**EXCERPTED TEXT:**
There’s a growing rift in the AI industry — and it’s not between companies. It’s between the industry and the public. Anthropic is sitting at an $800 billion valuation while OpenAI just closed a $122 billion funding round. But public sentiment is turning. And it’s happening right as both companies prepare to go public.
What the numbers show
CNBC reports on increasing skepticism toward AI and the massive data centers that power it. Local communities are pushing back against new data center projects. The concerns are concrete: water consumption, energy demand, noise, and whether the promised jobs will actually materialize.
The Stanford AI Index 2026, released this week, confirms the trend: the trust gap between AI developers and the general public is widening, not shrinking. People are using AI tools more frequently, but trust in the companies behind them is declining.
The IPO dilemma
For Anthropic and OpenAI, the timing is unfortunate. Anthropic is targeting an October IPO at a valuation potentially exceeding $60 billion. OpenAI, now valued at $852 billion, is also planning to go public. Both need positive public perception to attract retail investors.
But the news cycle is working against them. Anthropic’s Mythos model has put regulators worldwide on alert. Claude users are complaining about throttled performance. And the debate about AI data center energy consumption is getting louder, not quieter.

**EXERCISE:** Retype the part of the article on AI skepticism that opens with the words containing "What the numbers" and closes with "attract retail investors.". The listing plays no part in this work.

**STORED DATA:**
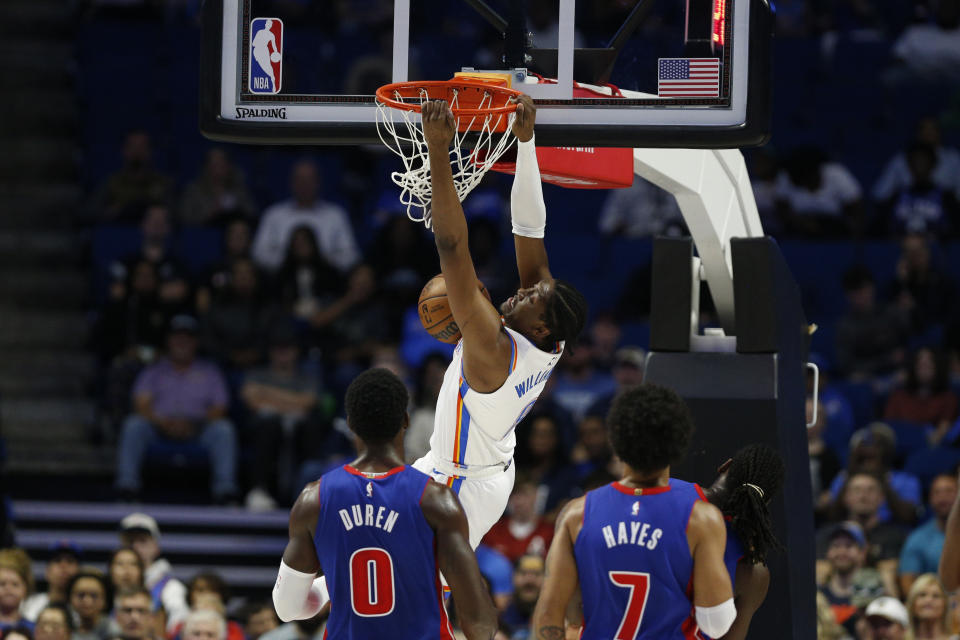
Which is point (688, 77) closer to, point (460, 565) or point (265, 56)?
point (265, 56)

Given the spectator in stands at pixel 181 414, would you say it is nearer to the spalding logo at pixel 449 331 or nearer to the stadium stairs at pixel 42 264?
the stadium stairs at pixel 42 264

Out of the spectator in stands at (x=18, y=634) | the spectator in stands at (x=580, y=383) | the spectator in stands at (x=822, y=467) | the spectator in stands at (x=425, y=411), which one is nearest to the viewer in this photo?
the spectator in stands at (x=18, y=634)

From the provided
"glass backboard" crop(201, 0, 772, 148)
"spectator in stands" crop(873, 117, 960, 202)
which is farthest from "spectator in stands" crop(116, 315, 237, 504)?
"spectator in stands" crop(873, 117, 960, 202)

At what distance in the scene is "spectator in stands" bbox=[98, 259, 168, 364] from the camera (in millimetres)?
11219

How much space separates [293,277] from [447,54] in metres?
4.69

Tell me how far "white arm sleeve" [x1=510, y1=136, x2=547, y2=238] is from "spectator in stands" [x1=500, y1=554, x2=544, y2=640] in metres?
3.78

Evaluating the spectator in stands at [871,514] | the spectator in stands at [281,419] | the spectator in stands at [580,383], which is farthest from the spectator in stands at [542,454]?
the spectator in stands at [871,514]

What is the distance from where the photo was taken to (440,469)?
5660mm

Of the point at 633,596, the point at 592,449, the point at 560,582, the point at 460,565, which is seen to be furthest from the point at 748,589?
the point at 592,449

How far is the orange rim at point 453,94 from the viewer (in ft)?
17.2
* * *
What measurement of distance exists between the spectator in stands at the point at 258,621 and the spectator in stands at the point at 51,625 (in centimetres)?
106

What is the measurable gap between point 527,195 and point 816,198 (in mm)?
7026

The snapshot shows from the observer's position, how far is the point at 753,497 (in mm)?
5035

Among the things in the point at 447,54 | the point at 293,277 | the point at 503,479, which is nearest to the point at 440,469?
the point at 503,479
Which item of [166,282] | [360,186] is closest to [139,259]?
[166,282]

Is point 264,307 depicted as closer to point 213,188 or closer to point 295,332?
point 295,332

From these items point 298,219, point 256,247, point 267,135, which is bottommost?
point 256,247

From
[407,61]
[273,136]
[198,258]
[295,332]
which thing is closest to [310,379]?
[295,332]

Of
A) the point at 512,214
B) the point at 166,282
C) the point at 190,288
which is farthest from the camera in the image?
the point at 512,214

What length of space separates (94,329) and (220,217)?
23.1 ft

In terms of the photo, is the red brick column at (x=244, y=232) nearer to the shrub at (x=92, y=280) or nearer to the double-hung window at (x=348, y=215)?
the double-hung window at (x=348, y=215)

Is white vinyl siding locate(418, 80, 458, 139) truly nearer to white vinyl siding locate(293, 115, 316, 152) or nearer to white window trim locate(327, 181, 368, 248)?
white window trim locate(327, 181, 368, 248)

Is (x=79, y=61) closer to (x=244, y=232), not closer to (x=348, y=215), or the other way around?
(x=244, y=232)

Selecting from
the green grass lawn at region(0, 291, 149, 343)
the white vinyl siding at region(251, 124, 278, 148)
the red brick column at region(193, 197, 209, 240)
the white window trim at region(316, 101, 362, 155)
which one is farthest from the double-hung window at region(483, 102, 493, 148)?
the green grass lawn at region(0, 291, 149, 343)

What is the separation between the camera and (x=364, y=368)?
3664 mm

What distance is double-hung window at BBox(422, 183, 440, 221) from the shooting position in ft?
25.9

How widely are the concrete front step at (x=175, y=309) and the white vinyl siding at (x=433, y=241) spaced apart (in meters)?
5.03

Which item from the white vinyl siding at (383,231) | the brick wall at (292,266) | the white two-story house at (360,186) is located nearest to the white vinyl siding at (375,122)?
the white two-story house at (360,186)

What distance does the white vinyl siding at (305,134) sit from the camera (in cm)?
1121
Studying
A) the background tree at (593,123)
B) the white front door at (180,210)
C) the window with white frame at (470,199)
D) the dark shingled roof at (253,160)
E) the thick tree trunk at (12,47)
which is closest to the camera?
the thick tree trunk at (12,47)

**RESPONSE AREA:**
What the numbers show
CNBC reports on increasing skepticism toward AI and the massive data centers that power it. Local communities are pushing back against new data center projects. The concerns are concrete: water consumption, energy demand, noise, and whether the promised jobs will actually materialize.
The Stanford AI Index 2026, released this week, confirms the trend: the trust gap between AI developers and the general public is widening, not shrinking. People are using AI tools more frequently, but trust in the companies behind them is declining.
The IPO dilemma
For Anthropic and OpenAI, the timing is unfortunate. Anthropic is targeting an October IPO at a valuation potentially exceeding $60 billion. OpenAI, now valued at $852 billion, is also planning to go public. Both need positive public perception to attract retail investors.